Middle-class workeres will pay more taxes, as a percentage of their income, than Maine's 1 percent top earners under LePages tax shift. Those making over $50 thousand will pay a higher tax rate than those making over $175,000. Photo by Ramona du Houx
The budget goes first to the Appropriations Committee to be worked on by lawmakers and adjusted. “Our committee will be poring over the details of the budget, with a focus on protecting Maine families, seniors, and our schools,” said Rep. Peggy Rotundo, the House chair of Appropriations. “I’m optimistic Republicans and Democrats can work together to craft a fiscally responsible budget. I do have concerns, as I look at the budget, particularly the cut to the Drugs for the Elderly program, which helps so many seniors across the state afford their medicine.”
LePage proposes to cut the Low-Cost Drugs for the Elderly Program by more than $1.2 million over two years.
Some of the other items in the proposed two-year budget that stand out:
The budget would reduce state funding for teacher retirement costs by about $35 million in fiscal year 2016 and $31 million in fiscal year 2017. Continuing LePage’s efforts to shift a percentage of retirement costs to municipalities. Up until his biennial budget two years ago, which shifted 5 percent of those costs to towns and cities, the state was paying teacher retirement costs 100 percent.

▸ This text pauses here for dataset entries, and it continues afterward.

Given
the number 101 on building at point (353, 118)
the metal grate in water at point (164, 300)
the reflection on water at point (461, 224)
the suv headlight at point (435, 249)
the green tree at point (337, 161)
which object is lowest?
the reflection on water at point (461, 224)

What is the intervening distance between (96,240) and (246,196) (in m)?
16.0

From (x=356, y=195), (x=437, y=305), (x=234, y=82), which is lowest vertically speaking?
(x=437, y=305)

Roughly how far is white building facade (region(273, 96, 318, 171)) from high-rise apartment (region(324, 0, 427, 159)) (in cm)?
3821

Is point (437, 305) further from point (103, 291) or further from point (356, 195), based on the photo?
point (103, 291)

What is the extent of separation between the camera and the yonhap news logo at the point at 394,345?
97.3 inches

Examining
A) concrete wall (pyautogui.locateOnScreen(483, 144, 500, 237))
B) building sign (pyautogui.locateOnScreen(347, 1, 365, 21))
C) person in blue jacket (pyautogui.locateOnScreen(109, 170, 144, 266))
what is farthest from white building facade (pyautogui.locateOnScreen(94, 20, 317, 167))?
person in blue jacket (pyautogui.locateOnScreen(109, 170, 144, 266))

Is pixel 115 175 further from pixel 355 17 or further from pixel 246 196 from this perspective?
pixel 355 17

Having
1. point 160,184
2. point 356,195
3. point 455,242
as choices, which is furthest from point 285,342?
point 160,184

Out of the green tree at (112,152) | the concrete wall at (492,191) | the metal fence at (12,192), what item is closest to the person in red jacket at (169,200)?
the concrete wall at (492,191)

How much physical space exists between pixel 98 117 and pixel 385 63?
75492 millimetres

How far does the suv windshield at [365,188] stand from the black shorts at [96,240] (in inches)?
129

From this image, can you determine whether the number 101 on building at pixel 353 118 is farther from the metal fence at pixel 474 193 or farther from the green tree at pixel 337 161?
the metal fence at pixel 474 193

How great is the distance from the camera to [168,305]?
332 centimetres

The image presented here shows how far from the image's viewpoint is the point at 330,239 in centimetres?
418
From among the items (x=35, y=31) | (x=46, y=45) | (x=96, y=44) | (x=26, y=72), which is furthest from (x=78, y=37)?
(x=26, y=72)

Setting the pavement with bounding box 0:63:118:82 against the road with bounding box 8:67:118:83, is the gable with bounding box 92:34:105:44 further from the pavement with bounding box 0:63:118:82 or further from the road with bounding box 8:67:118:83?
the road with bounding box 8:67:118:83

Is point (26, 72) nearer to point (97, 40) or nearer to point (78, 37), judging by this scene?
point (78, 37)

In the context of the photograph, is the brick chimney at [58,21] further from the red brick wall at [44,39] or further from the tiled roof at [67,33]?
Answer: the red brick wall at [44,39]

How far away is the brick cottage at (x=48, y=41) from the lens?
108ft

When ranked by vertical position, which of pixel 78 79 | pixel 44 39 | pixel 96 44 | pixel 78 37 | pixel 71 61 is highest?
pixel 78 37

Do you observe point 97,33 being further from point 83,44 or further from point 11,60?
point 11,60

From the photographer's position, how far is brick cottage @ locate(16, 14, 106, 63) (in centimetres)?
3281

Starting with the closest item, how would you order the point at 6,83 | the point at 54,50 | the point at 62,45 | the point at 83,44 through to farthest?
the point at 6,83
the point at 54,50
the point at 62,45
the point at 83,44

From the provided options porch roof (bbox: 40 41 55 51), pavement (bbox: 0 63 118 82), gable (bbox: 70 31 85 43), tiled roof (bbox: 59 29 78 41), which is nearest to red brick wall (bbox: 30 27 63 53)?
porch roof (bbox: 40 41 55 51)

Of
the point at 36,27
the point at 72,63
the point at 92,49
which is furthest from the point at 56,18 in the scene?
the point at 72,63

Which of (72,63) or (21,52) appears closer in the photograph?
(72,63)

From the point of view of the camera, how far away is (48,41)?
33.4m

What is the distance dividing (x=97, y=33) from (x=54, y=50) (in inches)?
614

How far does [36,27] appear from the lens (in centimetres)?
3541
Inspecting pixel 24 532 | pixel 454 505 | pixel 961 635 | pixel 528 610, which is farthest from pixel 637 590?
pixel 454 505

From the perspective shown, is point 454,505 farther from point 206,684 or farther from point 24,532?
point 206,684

The state never reached the voter-mandated goal of paying for 55 percent for local education. Education funding was cut during the last four years. Now LePage proposes flat funding for education. He is also trying to introduce a process where schools will have to apply for competitive grants to help school districts consolidate their administrations.

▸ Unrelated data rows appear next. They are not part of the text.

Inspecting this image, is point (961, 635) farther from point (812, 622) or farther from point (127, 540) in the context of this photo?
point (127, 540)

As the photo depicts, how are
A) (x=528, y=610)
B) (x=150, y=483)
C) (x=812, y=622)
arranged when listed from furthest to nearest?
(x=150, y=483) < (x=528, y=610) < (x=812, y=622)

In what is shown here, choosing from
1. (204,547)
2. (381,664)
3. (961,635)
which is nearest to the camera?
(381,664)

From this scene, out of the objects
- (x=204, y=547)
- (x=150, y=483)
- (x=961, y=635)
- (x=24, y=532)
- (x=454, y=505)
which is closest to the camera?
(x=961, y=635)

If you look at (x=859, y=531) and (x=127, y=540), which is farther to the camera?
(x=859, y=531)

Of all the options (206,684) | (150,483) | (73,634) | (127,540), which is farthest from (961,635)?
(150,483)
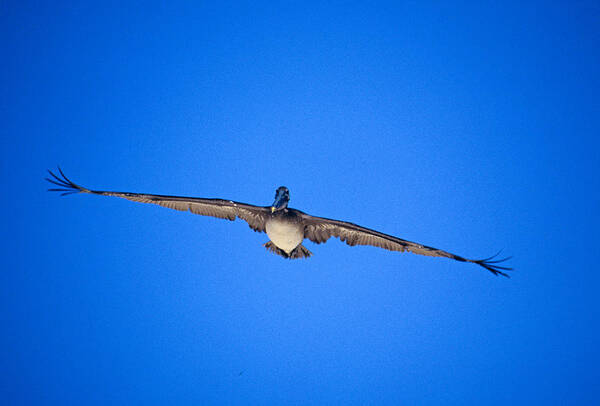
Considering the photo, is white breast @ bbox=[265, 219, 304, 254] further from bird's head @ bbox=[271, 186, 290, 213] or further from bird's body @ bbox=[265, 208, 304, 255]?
bird's head @ bbox=[271, 186, 290, 213]

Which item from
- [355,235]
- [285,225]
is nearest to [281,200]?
[285,225]

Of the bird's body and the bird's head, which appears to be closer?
the bird's head

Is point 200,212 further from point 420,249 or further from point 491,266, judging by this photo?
point 491,266

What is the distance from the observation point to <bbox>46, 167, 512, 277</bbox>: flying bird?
399 inches

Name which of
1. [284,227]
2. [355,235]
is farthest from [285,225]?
[355,235]

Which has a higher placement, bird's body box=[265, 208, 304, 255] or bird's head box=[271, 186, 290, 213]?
bird's head box=[271, 186, 290, 213]

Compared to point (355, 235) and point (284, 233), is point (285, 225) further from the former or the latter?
point (355, 235)

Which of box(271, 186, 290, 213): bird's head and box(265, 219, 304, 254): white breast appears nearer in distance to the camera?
box(271, 186, 290, 213): bird's head

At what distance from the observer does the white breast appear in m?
10.1

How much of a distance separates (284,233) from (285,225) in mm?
219

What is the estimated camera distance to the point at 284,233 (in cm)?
1019

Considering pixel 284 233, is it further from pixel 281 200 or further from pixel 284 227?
pixel 281 200

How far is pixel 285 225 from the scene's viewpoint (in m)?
10.1

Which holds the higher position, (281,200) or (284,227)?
(281,200)
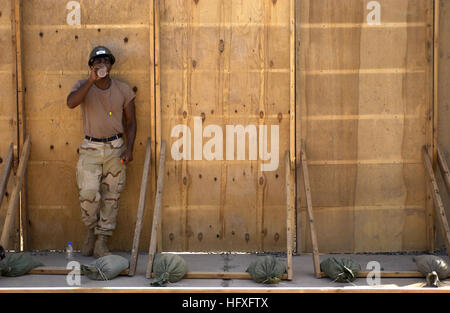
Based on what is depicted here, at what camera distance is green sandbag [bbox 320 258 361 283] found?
5.05 metres

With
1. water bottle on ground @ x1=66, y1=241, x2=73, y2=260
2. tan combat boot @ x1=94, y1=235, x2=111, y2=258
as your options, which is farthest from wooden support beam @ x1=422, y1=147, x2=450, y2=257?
water bottle on ground @ x1=66, y1=241, x2=73, y2=260

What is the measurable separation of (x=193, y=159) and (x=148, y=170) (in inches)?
19.9

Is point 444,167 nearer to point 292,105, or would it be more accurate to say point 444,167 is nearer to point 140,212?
point 292,105

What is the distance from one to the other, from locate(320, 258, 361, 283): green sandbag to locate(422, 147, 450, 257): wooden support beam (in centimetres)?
85

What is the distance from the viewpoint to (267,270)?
5059 mm

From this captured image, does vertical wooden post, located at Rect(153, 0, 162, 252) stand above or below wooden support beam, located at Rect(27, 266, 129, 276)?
above

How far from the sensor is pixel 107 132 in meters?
5.73

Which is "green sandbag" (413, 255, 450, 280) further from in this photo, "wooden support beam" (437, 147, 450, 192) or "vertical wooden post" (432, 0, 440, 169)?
"vertical wooden post" (432, 0, 440, 169)

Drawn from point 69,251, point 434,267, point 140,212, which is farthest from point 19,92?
point 434,267

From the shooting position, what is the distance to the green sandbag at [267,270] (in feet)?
16.5

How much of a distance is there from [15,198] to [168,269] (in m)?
1.63

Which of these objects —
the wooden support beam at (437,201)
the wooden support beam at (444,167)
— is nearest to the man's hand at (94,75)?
the wooden support beam at (437,201)
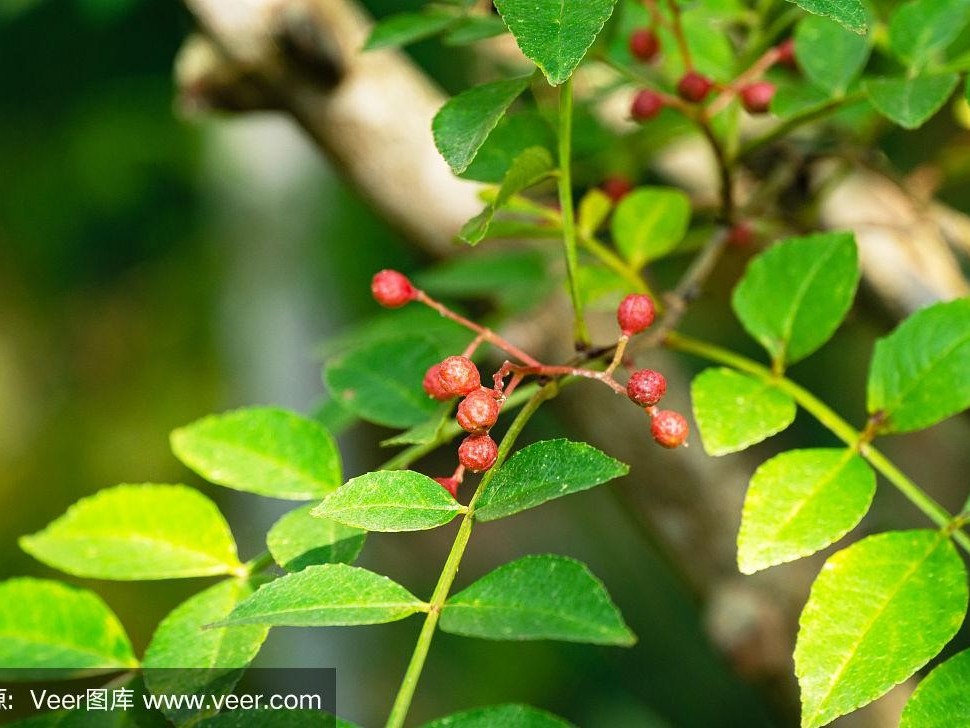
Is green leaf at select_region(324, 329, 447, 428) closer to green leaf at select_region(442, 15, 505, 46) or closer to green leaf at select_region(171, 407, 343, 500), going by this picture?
green leaf at select_region(171, 407, 343, 500)

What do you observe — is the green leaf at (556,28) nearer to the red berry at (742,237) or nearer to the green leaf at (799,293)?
the green leaf at (799,293)

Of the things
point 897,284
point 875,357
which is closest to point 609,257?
point 875,357

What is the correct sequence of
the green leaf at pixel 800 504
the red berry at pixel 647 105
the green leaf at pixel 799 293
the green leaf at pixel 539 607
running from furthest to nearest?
the red berry at pixel 647 105 → the green leaf at pixel 799 293 → the green leaf at pixel 800 504 → the green leaf at pixel 539 607

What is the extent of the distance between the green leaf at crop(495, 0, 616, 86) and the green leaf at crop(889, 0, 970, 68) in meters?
0.33

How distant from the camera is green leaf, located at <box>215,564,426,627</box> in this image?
0.41 m

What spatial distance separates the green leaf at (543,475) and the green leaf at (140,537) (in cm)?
20

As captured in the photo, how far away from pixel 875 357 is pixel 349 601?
365mm

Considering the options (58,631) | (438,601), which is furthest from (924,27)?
(58,631)

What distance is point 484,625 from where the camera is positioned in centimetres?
42

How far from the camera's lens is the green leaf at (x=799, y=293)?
612 mm

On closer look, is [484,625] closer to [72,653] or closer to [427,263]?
[72,653]

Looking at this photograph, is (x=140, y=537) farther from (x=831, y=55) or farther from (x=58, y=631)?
(x=831, y=55)

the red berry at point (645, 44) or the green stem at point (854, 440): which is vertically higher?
the red berry at point (645, 44)

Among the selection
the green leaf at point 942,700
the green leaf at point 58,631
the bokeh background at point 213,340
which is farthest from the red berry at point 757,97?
the bokeh background at point 213,340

The governor proposes allocating $1 million in each of the next two years to fund legal challenges by the his executive branch, when the attorney general declines to represent the state.
Health and Human services:
There is increased funding proposed for Riverview Psychiatric Center in Augusta, which has lost its certification from the U.S. Centers for Medicaid and Medicare Services, when the LePage administration failed to meet federal standards. The facility is now scheduled to loose $20 million annually in federal funding.